1. Une place déterminante revient, bien sûr, à la maturation pulmonaire depuis les travaux de Gluck. Ic,i nous sommes passés à la biochimie fondamentale, à l'identification des précurseurs des composés du surfactant, à l'accélération de la production de ce dérivé dans le stress fœtal (hypertension, hématome rétroplacentaire, rupture prématurée de la poche des eaux, etc.), à sa destruction dans certaines circonstances. Un long débat est encore en cours sur les effets inducteurs de la corticothérapie, prouvés chez l'animal, mais dont les inconvénients sur la prolifération cellulaire font encore hésiter quelques-uns à l'utilisation chez la femme.
2. La pharmacologie fœtale en est encore à ses débuts. Catz, Yaffé, Boreus lui ont donné son essor. Mais il y a un fossé entre les interdits ou les permissions clamées par les cliniciens et la connaissance fragmentaire réelle de quelques faits rigoureusement démontrés. Tout médicament, tout anesthésique doivent être considérés comme potentiellement dangereux pour le fœtus tant qu'on n'a pas pu faire la preuve de leur innocuité.

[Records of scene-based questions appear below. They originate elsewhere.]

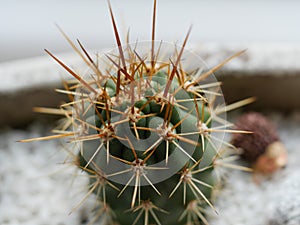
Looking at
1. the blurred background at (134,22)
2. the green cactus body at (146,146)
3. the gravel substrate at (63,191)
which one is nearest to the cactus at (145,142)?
the green cactus body at (146,146)

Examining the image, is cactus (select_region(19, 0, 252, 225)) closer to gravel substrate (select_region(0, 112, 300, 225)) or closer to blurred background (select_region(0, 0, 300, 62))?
gravel substrate (select_region(0, 112, 300, 225))

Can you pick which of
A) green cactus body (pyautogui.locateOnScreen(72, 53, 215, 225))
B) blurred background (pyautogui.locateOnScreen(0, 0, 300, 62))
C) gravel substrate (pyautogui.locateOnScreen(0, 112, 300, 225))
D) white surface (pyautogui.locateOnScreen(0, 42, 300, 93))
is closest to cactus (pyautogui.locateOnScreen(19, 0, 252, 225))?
green cactus body (pyautogui.locateOnScreen(72, 53, 215, 225))

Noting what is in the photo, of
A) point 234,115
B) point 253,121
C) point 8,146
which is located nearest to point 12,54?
point 8,146

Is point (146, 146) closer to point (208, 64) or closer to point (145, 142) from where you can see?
point (145, 142)

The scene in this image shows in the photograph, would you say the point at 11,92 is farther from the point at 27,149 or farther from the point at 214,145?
the point at 214,145

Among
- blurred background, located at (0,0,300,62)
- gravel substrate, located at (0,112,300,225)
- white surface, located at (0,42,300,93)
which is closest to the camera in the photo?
gravel substrate, located at (0,112,300,225)

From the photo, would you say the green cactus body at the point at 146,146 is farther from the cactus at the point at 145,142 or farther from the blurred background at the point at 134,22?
the blurred background at the point at 134,22
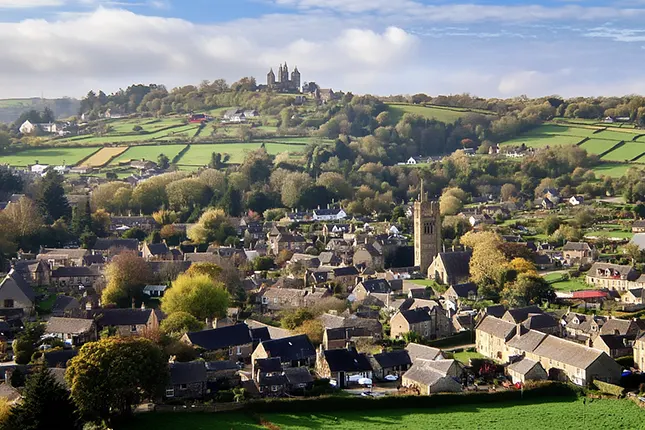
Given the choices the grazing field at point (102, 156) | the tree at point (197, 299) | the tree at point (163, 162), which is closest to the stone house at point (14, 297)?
the tree at point (197, 299)

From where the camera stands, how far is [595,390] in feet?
99.7

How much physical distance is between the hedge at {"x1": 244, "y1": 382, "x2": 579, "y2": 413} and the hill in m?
115

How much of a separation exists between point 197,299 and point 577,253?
2617cm

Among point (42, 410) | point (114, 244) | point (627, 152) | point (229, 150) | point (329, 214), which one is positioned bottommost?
point (329, 214)

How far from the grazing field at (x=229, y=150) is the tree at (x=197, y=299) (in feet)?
157

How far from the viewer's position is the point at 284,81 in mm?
131750

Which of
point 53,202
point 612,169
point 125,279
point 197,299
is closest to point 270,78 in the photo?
point 612,169

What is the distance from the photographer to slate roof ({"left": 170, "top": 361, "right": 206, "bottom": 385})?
29641 millimetres

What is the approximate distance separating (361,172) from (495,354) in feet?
167

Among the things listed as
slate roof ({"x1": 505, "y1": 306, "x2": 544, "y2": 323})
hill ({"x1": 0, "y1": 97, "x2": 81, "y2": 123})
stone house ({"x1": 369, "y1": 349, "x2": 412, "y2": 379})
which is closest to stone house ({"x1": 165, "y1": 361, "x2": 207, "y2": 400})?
stone house ({"x1": 369, "y1": 349, "x2": 412, "y2": 379})

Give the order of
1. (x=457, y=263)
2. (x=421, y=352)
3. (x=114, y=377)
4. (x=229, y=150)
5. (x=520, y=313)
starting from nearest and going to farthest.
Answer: (x=114, y=377), (x=421, y=352), (x=520, y=313), (x=457, y=263), (x=229, y=150)

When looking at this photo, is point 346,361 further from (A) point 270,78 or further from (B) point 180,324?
(A) point 270,78

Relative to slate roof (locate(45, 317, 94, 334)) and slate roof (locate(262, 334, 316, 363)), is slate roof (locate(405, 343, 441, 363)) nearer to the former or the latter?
slate roof (locate(262, 334, 316, 363))

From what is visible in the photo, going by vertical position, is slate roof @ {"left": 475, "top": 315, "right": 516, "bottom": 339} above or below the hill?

3. La croissance et le développement in utero font depuis quelques années partie des grands thèmes de recherche fondamentale. Savoir quels sont les mécanismes de la prolifération où intervient surtout la synthèse de l'ADN, de la différenciation cellulaire ou intervient surtout l'ARN, est maintenant une de nos préoccupations, depuis que nous savons que les organes ne « poussent pas » au même rythme (Dobbing) et que notre unité a pu montrer que le système nerveux est relativement épargné, contrairement au foie qui est très touché. Les voies de synthèse des pyrimidines nucléotides (« de novo » de Kretchmer ou de « sauvetage ») sont maintenant connues.
Chapeville et son équipe à l'IBM de Paris avec qui nous sommes liés, Nunez et son groupe de culture de tissus, Contamine de l'Institut Pasteur se sont rencontrés récemment chez nous au cours d'un séminaire. J.-M. Roux, Tordet, Swierczewski et Chanez, avec leurs jeunes collaboratrices Cogneville et Fulchignoni, montrent que certaines enzymes (comme l'uridine kinase) sont différentes dans le foie et le cerveau et que leur activité peut s'arrêter pile dans certains organes à la naissance.

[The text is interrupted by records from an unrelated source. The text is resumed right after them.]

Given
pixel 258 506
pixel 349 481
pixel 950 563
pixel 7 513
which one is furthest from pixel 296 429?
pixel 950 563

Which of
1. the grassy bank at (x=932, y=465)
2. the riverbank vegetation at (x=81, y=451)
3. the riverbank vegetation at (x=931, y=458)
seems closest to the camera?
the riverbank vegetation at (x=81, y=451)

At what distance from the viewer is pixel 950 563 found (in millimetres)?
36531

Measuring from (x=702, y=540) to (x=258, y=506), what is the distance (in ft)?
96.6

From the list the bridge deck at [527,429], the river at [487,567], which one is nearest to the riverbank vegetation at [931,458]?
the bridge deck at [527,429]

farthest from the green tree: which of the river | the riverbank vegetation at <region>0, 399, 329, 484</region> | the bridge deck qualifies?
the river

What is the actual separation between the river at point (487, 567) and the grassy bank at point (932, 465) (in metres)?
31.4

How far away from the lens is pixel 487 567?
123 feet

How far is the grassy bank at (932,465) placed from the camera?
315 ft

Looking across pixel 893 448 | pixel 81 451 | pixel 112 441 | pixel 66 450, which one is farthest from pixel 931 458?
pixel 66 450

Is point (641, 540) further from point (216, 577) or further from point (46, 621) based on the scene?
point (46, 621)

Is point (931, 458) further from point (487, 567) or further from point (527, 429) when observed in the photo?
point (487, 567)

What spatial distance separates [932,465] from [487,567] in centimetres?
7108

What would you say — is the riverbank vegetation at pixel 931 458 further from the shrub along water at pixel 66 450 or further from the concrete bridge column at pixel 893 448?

Winick et Brasel, Metcoff, Zamenhof, Creasy et Rudolph, Myers aux États-Unis poursuivent leurs travaux dans cette voie, ce qui nous permettra peut-être un jour de remédier au retard de croissance intra-utérine.
4. L'hémodynamique fœtale est un sujet exploré depuis longtemps, mais la technique est ici primordiale dans l'interprétation des résultats (Rudolph). Le ralentissement circulatoire, la redistribution des flux, à chacun des organes, le stress, la sous-irrigation cérébrale sont autant de sujets sur lesquels le clinicien voudra être renseigné lorsqu'il aura une décision importante à prendre.

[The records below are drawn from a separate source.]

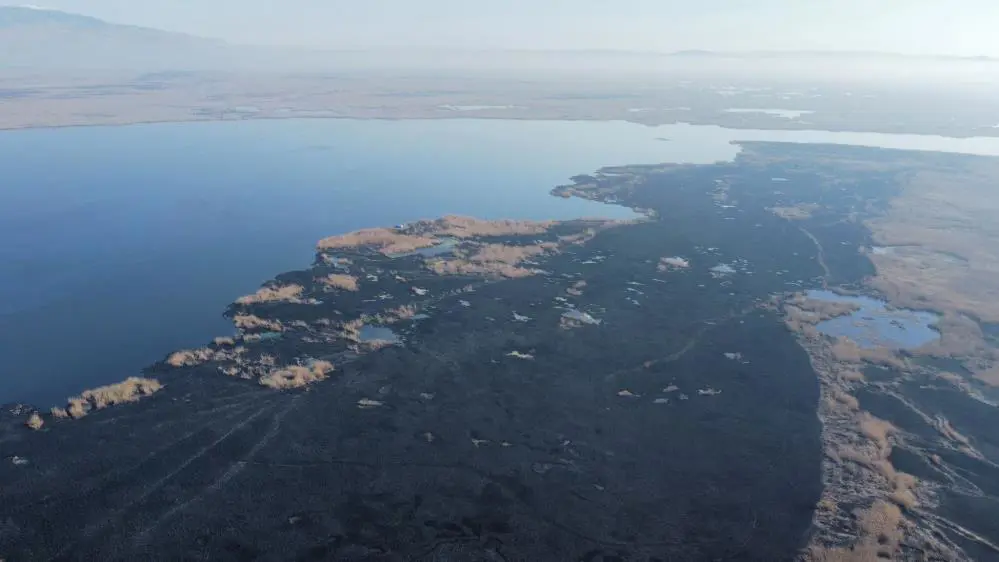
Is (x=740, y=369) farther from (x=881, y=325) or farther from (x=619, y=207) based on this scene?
(x=619, y=207)

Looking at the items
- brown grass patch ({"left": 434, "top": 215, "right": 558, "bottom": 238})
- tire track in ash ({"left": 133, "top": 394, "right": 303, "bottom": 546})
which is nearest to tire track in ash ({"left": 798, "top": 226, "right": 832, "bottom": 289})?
brown grass patch ({"left": 434, "top": 215, "right": 558, "bottom": 238})

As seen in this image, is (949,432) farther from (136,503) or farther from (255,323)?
(255,323)

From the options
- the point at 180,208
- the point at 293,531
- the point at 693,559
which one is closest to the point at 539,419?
the point at 693,559

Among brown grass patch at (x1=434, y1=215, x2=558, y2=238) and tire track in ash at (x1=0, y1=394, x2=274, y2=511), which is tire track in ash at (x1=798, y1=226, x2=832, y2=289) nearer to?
brown grass patch at (x1=434, y1=215, x2=558, y2=238)

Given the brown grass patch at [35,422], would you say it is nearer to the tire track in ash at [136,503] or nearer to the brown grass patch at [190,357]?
the brown grass patch at [190,357]

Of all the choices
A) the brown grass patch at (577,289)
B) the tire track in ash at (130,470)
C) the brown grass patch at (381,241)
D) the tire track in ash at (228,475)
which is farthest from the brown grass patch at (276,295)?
the brown grass patch at (577,289)

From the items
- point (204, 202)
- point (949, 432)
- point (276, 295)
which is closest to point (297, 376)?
point (276, 295)
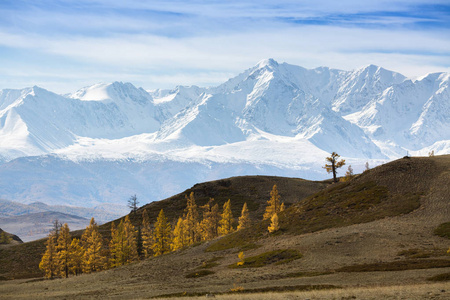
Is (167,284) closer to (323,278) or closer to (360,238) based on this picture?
(323,278)

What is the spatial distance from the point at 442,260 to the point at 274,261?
2301 cm

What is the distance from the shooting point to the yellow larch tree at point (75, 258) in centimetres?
10745

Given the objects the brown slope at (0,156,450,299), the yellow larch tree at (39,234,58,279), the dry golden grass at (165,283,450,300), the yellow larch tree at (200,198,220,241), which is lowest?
the dry golden grass at (165,283,450,300)

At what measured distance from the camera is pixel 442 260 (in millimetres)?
58969

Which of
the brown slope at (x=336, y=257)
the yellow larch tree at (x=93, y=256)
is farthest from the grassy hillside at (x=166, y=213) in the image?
the brown slope at (x=336, y=257)

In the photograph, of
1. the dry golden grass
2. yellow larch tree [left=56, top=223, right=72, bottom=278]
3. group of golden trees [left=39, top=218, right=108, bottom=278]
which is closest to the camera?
the dry golden grass

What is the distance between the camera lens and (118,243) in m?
116

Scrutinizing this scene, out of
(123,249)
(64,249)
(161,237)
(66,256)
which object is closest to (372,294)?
(66,256)

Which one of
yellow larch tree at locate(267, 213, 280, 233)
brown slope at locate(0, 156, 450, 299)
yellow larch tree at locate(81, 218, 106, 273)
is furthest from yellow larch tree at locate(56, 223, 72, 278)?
yellow larch tree at locate(267, 213, 280, 233)

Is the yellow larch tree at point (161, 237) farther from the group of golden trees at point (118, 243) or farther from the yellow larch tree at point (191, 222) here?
the yellow larch tree at point (191, 222)

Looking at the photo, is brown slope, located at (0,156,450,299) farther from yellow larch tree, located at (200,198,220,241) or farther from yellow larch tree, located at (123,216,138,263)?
yellow larch tree, located at (200,198,220,241)

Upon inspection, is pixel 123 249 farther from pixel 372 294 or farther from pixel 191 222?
pixel 372 294

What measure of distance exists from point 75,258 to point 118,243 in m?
10.5

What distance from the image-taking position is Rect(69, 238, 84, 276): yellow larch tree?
107 metres
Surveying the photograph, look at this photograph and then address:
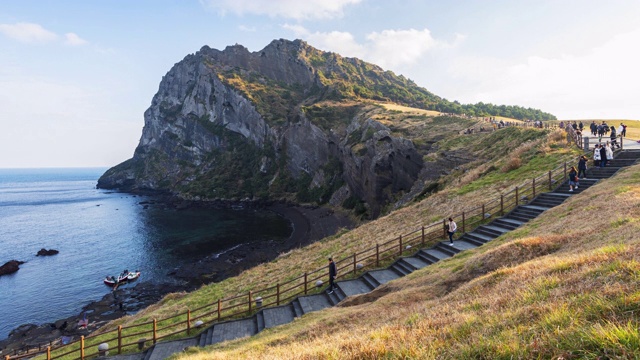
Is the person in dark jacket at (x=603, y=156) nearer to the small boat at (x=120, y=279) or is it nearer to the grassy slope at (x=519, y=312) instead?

5. L'endocrinologie du fœtus et du nouveau-né est une des branches où l'école française s'est distinguée, à Lyon entre autres et à Paris au Collège de France, et aux Enfants-Malades.
6. L'épidémiologie est devenue une véritable voie de recherche depuis la « Perinatal mortality survey » des Britanniques, suivie en France par Emile Papiernik.
7. Enfin l'infection materno-fœtale doit être dépistée à temps.
On a peu avancé récemment dans le domaine du métabolisme de la bilirubine et de l'hémorragie intracrânienne ; la parole appartient ici aux histologistes (J.-CI. Larroche) et aux physiologistes.
Il faut ici de la rigueur, mais aussi des idées neuves.
Enfin, quels que soient nos progrès dans notre connaissance du fœtus, rien ne vaudra jamais la prévention de la souffrance fœtale et de la prématurité par l'application de mesures simples de surveillance prénatale, trop simples, semble-t-il, pour être généralisées à toute la population.